Lors de la présidentielle de 2018, qui n’a pas été témoin des prises de position du Chérif de Nioro, Mbouille Haidara, qui est allé jusqu’à promettre le renversement du régime d’IBK avant la fin de ce second mandat présidentiel.
Pourtant, le gouvernement actuel du Mali continue de jouer à la mauvaise foi. Lors du Dialogue national inclusif, ce gouvernement n’avait-il pas indiqué que la laïcité de l’État ne serait nullement remise en cause dans ce processus. Comme pour montrer le degré de son attachement à ce principe démocratique qu’est la laïcité.
Gestion de la sphère politique par la religieuse
Toutefois, l’actualité dominante du pays semble confirmer la gestion de la sphère politique par celle religieuse. Mahmoud Dicko, ex-président du haut conseil islamique, après avoir fait le beau temps pour le gouvernement, fait la pluie en basculant tout entier sur la scène politique en acceptant d’être parrain de la Coordination des mouvements, associations et sympathisants de l’imam Mahmoud Dicko (CMAS).
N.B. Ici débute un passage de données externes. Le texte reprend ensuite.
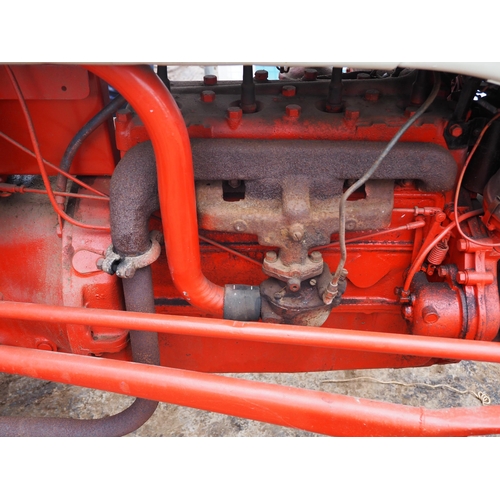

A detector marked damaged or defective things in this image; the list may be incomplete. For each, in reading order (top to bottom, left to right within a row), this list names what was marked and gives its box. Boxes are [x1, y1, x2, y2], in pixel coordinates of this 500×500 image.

rusty metal part [100, 229, 163, 278]
rusty metal part [260, 264, 346, 326]
rusted bolt [420, 304, 440, 324]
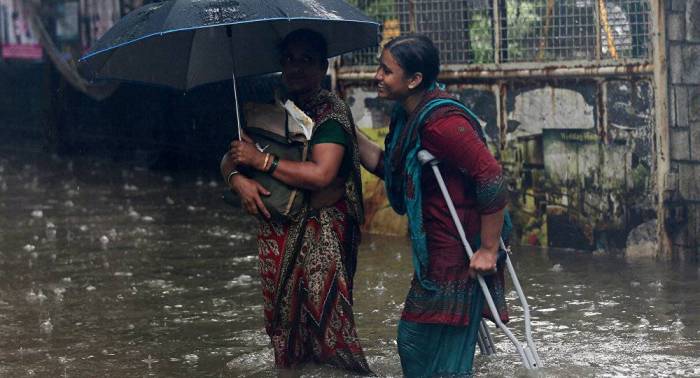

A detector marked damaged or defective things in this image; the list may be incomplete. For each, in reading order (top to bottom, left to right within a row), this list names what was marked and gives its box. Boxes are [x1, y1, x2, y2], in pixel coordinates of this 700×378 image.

rusty metal pole [648, 0, 668, 256]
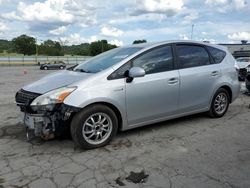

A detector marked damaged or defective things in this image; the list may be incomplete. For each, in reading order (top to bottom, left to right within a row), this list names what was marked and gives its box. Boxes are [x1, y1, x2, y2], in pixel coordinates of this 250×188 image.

Réussissant ainsi à créer autour de lui une confiance aveugle, il s’est fait entourer par plusieurs militants qui le croient « intouchable » puisqu’il serait « le très éclairé ».
Convoqué le mardi 3 mars 2020 au tribunal de la Commune V de Bamako pour être écouté au sujet de certains propos qu’il a tenus lors de la rentrée politique de son parti, l’imam Dicko aurait reçu la visite d’un émissaire du gouvernement avec un message d’excuse, selon des propos relayés par certains de ses militants, notamment le porte-parole de la CMAS, Issa Kao Djim. La convocation a été ipso facto annulée parce que les autorités politiques ont eu peur de la « grappe humaine » qui s’était emparée de toutes les rues autour du tribunal.
Même si l’on a voulu d’une part montrer que le gouvernement n’en est pour rien de l’annulation de cette procédure judiciaire, le Syndicat libre de la magistrature (SYLMA) et le Syndicat autonome de la magistrature (SAM) sont sortis de leur réserve le jeudi 5 mars 2020, à travers un communiqué conjoint, pour condamner cette « immixtion intolérable du Gouvernement de la République dans les affaires judiciaires ».
« Cette prise de parole par le bas, où peu à peu les acteurs religieux se muent en porte-paroles des revendications sociales (justice, pauvreté, santé, éducation, emploi, etc.) et invoquent la laïcité en lieu et place des partis et des organisations de défense des droits de l’homme, intervient au moment où l’idée de l’État, autant employeur que planificateur, est en train de se dissoudre à travers la doctrine empirique de “démocratie africaine”, explique-t-on dans une publication sur Academia.
Toutes ces situations qui prévalent aujourd’hui sont peu confortables au règne d’une véritable République laïque au Mali. À moins que l’on veuille donner une nouvelle connotation à ce concept de la laïcité, à savoir l’inséparabilité du politique du religieux à cause de l’incompétence et de l’irresponsabilité des autorités politiques. Toutefois, il est nécessaire de redéfinir la laïcité au Mali.